- Task: Could the lines from the one with "How far is point (391, 441)" through the end of the listing be restated exactly, with nothing else included?

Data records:
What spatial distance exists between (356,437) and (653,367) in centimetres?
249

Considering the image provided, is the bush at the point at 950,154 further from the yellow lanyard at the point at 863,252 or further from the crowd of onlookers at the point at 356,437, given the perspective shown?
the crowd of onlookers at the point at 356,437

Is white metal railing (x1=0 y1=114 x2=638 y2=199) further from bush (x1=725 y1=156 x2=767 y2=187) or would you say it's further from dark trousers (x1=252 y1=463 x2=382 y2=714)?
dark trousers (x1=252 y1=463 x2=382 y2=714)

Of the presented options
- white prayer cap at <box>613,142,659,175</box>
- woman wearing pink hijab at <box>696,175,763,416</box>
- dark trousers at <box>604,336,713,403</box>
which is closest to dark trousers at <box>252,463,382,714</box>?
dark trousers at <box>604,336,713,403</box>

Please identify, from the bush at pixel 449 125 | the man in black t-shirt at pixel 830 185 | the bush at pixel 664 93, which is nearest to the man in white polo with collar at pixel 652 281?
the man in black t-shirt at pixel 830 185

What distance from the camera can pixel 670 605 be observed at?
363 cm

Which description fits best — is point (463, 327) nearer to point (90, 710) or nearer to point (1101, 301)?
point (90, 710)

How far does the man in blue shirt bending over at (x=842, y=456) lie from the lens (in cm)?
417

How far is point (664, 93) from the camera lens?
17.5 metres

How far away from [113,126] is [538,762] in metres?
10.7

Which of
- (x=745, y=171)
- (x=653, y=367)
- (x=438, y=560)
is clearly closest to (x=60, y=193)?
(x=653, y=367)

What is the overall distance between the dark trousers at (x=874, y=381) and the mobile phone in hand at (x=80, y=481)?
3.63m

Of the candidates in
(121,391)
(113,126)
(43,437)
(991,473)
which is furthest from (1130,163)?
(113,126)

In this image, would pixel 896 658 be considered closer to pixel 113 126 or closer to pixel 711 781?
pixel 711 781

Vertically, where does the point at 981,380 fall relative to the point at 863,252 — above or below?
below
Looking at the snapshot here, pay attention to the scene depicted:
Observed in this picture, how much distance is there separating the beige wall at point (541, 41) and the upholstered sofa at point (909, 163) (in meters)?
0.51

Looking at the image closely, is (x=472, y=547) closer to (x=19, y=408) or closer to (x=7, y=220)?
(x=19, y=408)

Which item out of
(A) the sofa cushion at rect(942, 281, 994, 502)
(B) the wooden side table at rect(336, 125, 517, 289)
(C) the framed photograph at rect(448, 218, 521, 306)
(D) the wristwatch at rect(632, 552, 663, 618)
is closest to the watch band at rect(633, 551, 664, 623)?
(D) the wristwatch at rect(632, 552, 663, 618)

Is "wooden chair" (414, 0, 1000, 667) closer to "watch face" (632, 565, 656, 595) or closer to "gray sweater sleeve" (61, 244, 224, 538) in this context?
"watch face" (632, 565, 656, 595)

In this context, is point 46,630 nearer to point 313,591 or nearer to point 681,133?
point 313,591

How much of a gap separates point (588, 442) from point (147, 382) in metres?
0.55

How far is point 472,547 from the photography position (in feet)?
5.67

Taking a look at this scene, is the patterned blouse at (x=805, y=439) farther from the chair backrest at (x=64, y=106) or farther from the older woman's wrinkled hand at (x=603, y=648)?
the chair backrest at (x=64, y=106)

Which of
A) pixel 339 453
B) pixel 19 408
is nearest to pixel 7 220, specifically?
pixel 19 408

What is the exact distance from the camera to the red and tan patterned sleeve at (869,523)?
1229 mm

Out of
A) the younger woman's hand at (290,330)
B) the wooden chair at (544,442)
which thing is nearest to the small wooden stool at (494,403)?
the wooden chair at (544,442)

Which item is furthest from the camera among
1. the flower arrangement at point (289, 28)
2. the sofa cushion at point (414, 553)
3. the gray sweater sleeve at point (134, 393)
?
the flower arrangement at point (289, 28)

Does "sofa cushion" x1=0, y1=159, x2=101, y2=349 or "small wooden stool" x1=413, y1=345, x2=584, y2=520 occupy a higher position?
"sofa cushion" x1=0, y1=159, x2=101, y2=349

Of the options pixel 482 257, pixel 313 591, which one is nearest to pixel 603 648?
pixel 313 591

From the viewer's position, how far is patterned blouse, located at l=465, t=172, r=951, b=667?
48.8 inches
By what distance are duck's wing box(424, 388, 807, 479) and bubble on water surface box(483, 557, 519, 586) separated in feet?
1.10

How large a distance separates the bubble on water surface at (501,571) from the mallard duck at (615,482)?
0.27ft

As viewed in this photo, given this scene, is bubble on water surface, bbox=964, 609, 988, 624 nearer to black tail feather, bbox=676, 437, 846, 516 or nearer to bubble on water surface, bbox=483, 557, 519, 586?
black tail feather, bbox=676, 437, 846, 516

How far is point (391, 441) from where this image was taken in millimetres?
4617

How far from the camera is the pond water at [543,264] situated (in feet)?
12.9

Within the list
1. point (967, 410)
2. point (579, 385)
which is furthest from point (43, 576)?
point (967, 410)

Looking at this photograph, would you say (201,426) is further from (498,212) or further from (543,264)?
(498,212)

- Task answer:
How far is point (391, 441) from where this image was taken in millimetres?
4617

How far from the camera is the pond water at [543,264] situated (in feet)?
12.9

Within the list
1. point (967, 410)
2. point (579, 385)
which is furthest from point (43, 576)?
point (967, 410)

Looking at this photograph, would you say (201,426) is further from (498,212) or further from (543,264)?
(498,212)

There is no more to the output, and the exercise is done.